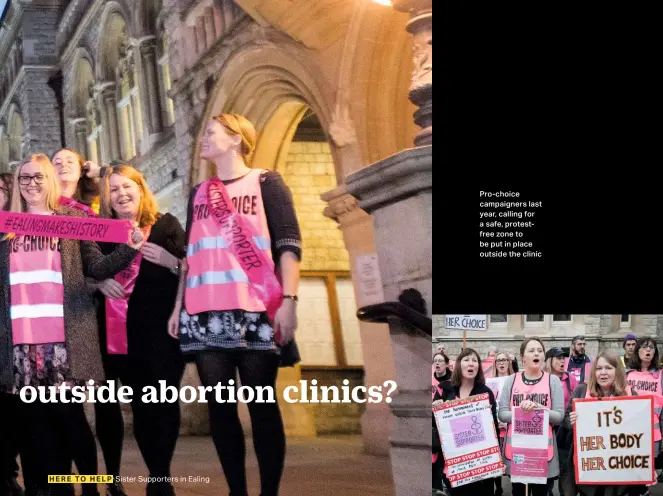  ??  ?? here to help Sister Supporters in Ealing Pro-choice campaigner­s last year, calling for a safe, protestfre­e zone to be put in place outside the clinic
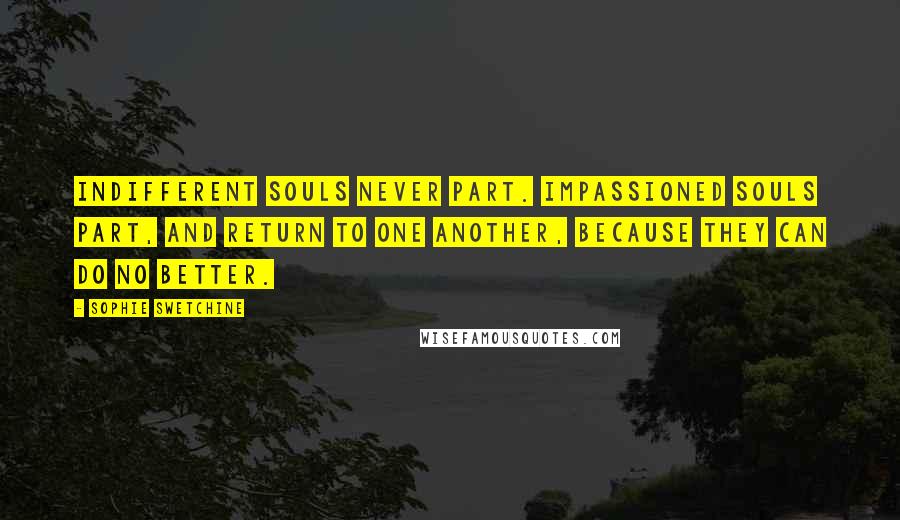 Sophie Swetchine Quotes: Indifferent souls never part. Impassioned souls part, and return to one another, because they can do no better.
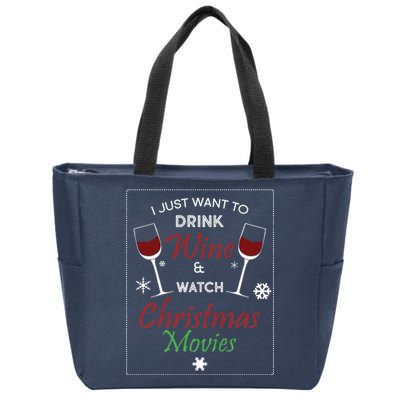 I Just Want To Drink Wine And Watch Christmas Movies Zip Tote Bag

- **ASSIGNMENT**: Retype the whole listing. Keep every word exact but include no pictures.

- **RESPONSE BELOW**:
  ??  ?? here to help Sister Supporters in Ealing Pro-choice campaigner­s last year, calling for a safe, protestfre­e zone to be put in place outside the clinic
 Sophie Swetchine Quotes: Indifferent souls never part. Impassioned souls part, and return to one another, because they can do no better.
 I Just Want To Drink Wine And Watch Christmas Movies Zip Tote Bag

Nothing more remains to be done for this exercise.